**Tarefas a resolver:**
A: Resuma em duas frases a notícia sobre Cuba.
B: Reescreva o trecho da notícia sobre Cuba começando em "Miguel Diaz-Canel, presidente" e indo até "intensifica as ameaças contra a ilha.", trocando "Washington" por "a Casa Branca".
C: Na notícia sobre Cuba, em que tipo de pronunciamento Díaz-Canel fez essas declarações?

**Trecho:**
• • • •
Miguel Diaz-Canel, presidente de Cuba (Handout / CUBA TV/AFP)
Redação Exame
Publicado em 5 de fevereiro de 2026 às 16h31.
O presidente cubano, Miguel Díaz-Canel, afirmou, nesta quinta-feira, 5, que Cuba está disposta a dialogar com os Estados Unidos sobre qualquer assunto, mas "sem pressão", em um momento em que Washington intensifica as ameaças contra a ilha.
Esse diálogo deve ocorrer "a partir de uma posição de igualdade, com respeito à nossa soberania, nossa independência, nossa autodeterminação" e sem "interferência em nossos assuntos internos", disse Díaz-Canel em um pronunciamento televisionado.
Desde o ataque à Venezuela, no qual foi deposto o presidente Nicolás Maduro, os Estados Unidos assumiram o controle do setor petroleiro venezuelano, Donald Trump tem multiplicado as ameaças contra a ilha.
• • • •
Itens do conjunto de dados
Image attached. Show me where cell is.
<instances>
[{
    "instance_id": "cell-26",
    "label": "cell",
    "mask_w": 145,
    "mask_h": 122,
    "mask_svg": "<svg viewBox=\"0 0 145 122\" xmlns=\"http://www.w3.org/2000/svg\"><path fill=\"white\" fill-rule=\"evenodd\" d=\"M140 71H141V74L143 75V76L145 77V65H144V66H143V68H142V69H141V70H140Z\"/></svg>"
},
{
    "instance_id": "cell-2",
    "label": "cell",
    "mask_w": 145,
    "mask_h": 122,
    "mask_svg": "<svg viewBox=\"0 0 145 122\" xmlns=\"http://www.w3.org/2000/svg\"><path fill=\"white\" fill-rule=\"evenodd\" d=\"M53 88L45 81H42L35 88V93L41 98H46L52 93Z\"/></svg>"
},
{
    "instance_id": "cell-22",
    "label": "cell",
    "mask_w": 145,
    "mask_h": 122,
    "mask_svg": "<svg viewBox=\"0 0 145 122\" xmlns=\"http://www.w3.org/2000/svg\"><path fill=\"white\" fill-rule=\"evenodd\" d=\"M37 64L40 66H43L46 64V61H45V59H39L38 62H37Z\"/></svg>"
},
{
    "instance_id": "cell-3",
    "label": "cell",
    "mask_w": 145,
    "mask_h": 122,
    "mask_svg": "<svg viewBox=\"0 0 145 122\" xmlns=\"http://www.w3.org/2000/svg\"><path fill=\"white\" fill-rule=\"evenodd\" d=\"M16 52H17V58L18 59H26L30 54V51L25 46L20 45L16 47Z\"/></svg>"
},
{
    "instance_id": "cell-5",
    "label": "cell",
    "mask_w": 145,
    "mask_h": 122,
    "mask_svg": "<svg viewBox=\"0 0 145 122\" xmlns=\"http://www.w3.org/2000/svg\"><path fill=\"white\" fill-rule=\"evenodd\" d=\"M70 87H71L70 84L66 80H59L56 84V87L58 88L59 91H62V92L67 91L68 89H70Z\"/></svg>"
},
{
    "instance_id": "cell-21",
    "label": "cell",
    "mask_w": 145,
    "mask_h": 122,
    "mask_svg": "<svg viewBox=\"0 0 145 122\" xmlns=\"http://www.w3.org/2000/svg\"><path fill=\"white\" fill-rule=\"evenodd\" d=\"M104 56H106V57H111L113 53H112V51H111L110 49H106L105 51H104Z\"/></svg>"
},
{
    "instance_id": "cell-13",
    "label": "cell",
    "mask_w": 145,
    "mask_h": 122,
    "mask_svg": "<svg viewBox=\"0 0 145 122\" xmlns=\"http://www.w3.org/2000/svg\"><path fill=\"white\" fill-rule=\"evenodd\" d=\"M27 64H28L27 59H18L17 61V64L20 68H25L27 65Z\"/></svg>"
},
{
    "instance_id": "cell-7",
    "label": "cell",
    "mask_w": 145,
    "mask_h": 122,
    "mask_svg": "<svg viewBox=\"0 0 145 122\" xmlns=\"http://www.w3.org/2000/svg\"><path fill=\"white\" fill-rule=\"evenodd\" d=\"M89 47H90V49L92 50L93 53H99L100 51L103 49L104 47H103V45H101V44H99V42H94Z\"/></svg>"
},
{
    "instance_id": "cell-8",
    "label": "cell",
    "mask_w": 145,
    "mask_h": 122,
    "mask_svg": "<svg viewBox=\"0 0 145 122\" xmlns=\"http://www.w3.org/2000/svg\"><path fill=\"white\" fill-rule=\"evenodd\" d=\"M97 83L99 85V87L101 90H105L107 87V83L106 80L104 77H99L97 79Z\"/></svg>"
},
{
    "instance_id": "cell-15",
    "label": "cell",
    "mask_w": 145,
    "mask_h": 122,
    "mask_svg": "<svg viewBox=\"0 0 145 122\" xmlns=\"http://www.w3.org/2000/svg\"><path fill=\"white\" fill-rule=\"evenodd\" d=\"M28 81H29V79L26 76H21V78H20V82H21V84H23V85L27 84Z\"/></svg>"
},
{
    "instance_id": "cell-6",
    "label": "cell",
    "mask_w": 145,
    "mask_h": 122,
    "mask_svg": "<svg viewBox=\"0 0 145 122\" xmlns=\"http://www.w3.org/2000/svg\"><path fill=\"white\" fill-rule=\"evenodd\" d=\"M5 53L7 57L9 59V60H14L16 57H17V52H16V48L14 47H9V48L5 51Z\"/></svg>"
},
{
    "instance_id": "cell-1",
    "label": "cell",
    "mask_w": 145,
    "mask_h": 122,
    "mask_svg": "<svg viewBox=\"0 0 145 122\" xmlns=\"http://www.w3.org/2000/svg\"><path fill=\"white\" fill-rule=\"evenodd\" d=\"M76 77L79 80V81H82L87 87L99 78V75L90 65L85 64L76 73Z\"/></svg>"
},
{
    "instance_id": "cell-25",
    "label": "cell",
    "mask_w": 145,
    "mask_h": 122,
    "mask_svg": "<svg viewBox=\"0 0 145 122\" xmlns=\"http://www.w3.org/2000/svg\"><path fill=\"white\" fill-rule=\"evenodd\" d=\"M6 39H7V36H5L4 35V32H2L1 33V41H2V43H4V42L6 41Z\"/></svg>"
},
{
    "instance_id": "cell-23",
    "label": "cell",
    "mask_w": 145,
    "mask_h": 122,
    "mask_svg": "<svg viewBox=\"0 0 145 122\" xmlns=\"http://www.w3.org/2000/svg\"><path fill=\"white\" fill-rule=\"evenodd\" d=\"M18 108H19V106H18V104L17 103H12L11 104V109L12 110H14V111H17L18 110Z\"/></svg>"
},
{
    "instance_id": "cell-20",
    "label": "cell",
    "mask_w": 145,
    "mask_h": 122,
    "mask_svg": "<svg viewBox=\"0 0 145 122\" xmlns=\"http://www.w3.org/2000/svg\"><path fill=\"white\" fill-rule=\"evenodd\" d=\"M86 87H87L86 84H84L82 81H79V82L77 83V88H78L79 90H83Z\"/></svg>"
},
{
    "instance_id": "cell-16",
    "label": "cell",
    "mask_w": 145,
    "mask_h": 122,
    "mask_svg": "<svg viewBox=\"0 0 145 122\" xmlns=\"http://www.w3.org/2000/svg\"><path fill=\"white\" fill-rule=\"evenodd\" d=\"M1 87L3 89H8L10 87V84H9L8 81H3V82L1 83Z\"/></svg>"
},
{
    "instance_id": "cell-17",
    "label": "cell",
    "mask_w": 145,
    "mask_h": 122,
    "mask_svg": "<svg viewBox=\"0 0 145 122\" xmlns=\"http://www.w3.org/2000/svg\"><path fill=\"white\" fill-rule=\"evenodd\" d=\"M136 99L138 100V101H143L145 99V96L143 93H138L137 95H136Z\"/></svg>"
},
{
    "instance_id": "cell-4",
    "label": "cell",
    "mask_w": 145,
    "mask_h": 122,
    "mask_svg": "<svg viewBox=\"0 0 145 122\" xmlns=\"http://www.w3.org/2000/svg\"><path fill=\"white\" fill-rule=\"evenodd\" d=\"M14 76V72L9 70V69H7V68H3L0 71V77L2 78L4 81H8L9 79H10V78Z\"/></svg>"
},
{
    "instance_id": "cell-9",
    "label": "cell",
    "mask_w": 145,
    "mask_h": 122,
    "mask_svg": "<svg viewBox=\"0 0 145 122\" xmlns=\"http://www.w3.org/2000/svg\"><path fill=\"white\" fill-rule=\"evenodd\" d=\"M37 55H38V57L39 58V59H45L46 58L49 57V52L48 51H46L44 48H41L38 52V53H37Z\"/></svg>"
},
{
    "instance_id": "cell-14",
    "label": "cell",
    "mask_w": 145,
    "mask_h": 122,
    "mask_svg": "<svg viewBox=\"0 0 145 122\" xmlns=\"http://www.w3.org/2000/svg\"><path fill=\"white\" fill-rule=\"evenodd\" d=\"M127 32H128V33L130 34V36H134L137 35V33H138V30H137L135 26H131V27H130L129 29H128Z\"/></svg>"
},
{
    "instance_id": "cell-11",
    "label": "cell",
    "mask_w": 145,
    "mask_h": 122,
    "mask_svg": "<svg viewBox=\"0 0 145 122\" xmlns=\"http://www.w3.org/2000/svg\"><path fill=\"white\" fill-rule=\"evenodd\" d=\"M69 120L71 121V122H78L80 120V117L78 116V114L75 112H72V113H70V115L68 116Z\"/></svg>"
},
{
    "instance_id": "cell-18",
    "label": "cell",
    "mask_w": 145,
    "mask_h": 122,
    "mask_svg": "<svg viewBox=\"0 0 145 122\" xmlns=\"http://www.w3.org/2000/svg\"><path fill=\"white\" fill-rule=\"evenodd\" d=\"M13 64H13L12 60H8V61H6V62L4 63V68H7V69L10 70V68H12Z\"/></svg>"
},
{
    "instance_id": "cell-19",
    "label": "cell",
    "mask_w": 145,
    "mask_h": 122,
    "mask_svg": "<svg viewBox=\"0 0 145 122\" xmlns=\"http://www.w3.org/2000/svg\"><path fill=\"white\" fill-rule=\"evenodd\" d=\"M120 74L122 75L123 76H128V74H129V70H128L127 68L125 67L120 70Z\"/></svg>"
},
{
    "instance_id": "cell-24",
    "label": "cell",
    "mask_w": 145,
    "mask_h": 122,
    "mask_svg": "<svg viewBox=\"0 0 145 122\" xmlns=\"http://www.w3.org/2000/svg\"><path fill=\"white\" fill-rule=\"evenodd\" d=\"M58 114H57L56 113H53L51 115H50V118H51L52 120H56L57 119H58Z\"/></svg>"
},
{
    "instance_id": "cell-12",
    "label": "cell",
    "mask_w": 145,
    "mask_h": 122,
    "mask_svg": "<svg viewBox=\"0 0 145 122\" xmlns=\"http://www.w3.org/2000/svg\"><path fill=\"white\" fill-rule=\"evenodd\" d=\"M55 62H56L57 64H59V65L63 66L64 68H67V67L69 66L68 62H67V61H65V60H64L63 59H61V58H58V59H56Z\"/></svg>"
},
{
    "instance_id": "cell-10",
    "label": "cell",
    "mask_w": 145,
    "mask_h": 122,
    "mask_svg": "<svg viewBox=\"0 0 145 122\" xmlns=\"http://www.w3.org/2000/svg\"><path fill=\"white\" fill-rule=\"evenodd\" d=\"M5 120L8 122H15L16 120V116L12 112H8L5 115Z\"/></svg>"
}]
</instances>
• • • •
**Resultados:**
A: O presidente cubano, Miguel Díaz-Canel, disse que Cuba está disposta a conversar com os Estados Unidos sobre qualquer assunto, mas sem pressão, num momento em que Washington aumenta as ameaças contra a ilha. Segundo ele, esse diálogo precisa partir de uma posição de igualdade, com respeito à soberania, à independência e à autodeterminação cubanas, e sem interferência nos assuntos internos do país.

B:
Miguel Diaz-Canel, presidente de Cuba (Handout / CUBA TV/AFP)
Redação Exame
Publicado em 5 de fevereiro de 2026 às 16h31.
O presidente cubano, Miguel Díaz-Canel, afirmou, nesta quinta-feira, 5, que Cuba está disposta a dialogar com os Estados Unidos sobre qualquer assunto, mas "sem pressão", em um momento em que a Casa Branca intensifica as ameaças contra a ilha.

C: Em um pronunciamento televisionado.